ONE OF THOSE SCARES YOU DON’T FORGET
July 6, 2019
It was this time of year but in that part of the country, it was cold. It was below freezing day and night. It was many years back, long back. It was early January in the year ’60, I think. I was in school in Michigan, an engineering college, and we were out for mid-year break, a long one, in that cold, cold winter.
At that time, I had a car, a ’52 Ford four door sedan, two tone green. It was an older person’s car, a family car, one you wouldn’t notice except that the driver was young. I had it equipped with seat belts.
I put four on the floor and a 4:11 rear end in the back. It was an eight cylinder Ford Flathead with milled aluminum heads, three two barreled carburetors on the manifold, some cutouts on the lighting system, and otherwise from the outside, an older person’s four door sedan, one not to notice.
I was on a mission. I was travelling back from the mountains in Virginia, a load of hooch in the trunk. It was a mission to deliver that merchandise from the mountains of Virginia to the cellars in Michigan. And I got top dollar, too. Those “Big Three” executives wanted a quart for their wine cellars. It had to be in the green glass mason-type jars with the wires down over the lids. You know the kind.
It was late at night, then the safest time to travel. The interstate system was under construction but a long way from completion. So you drove on those long, lonely roads with switchbacks to help you get over a hill, a mountain, and back down the other side.
The trip was going well. I violated no laws. I drove civilly. Around two a.m. I came around a bend on US 25 and leading into a small Midwestern town. I was going a bit over the limit but not enough to be noticed. Except that ahead were two troopers and at each side of the road with those lights going. I panicked.

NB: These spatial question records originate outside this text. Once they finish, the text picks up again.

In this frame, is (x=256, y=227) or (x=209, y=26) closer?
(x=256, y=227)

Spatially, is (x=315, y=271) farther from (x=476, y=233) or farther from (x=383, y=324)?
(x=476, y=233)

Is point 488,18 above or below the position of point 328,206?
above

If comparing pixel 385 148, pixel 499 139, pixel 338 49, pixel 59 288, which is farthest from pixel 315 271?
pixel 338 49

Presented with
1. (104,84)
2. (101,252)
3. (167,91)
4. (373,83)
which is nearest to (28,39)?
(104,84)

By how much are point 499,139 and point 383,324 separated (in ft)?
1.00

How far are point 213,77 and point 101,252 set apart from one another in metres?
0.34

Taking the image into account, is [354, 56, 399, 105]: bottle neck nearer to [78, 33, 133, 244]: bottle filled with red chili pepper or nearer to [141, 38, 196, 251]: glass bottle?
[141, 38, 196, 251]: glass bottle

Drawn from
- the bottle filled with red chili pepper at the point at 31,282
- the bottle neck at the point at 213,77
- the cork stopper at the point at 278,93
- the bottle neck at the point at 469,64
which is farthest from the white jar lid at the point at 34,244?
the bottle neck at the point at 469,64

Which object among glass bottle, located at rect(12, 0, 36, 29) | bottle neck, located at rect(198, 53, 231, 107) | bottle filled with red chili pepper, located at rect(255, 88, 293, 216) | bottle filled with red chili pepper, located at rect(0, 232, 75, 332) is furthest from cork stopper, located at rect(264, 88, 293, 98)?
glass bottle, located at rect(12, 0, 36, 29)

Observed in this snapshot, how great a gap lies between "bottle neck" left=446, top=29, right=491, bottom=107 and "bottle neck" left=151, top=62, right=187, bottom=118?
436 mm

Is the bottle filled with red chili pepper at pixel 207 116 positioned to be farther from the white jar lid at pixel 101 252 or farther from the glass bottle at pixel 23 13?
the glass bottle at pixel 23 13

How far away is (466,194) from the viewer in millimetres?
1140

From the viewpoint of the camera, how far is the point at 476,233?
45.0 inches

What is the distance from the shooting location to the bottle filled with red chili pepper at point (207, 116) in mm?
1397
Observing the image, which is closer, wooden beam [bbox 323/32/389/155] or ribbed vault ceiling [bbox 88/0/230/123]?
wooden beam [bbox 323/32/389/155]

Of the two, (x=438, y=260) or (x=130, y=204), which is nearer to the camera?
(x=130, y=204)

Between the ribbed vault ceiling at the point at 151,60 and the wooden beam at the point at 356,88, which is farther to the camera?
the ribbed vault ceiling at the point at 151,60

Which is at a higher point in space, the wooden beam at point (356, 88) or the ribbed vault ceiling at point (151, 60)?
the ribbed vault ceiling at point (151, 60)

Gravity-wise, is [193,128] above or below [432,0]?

I picked up speed and hit what we now call “black ice.” I went this way and that and got over that patch okay. Only now, I had an escort. I had attracted their attention, none of us wanted it, but there it was. I thought it was a roadblock waiting on me. Wrong. The troopers were merely warning those on the road of the icy conditions.
I got off the highway and onto side streets. Mind you, now, it was the middle of the night and I had an escort, now with sirens as well as lights for all the world to notice. And I had a load in the trunk they didn’t need to see.
I cut out the taillights and the brake lights. I left the headlights on. Directly, there were street lamps so I cut off the headlights.
Fortunately, there was no other traffic. I skidded around this corner turning the wrong way and using the gas pedal and the gears to steer that ’52 Ford Flathead. And then I went around that corner and then back around and down the other way.
I pulled into an alley, in those small towns in the Midwest then, they had graveled alleys where people drove down to outside garages, where they kept those burn barrels for trash, where the garbage truck came down a couple of times each week. I found what I was looking for.
There it was ahead of me, an open garage door. I quietly pulled that Ford Flathead into that garage, got out, and pulled the rope to lower that garage door. For a long while, I could still hear the sirens. Then the sirens stopped but the patrols continued. Then the patrols stopped. I waited another hour or so and gently lifted that garage door not knowing what to expect.
Nothing. I started that ’52 Ford and backed slowly out of that borrowed garage, quietly thanked the owner, slid back onto the hard surfaced streets, and at the other side of town, it was still hours from light, rejoined US 25.
Whew… I wore myself out on that one. So, reflect on what in there is worthy of that, and I’ll see you again, soon, out there looking for Trouble.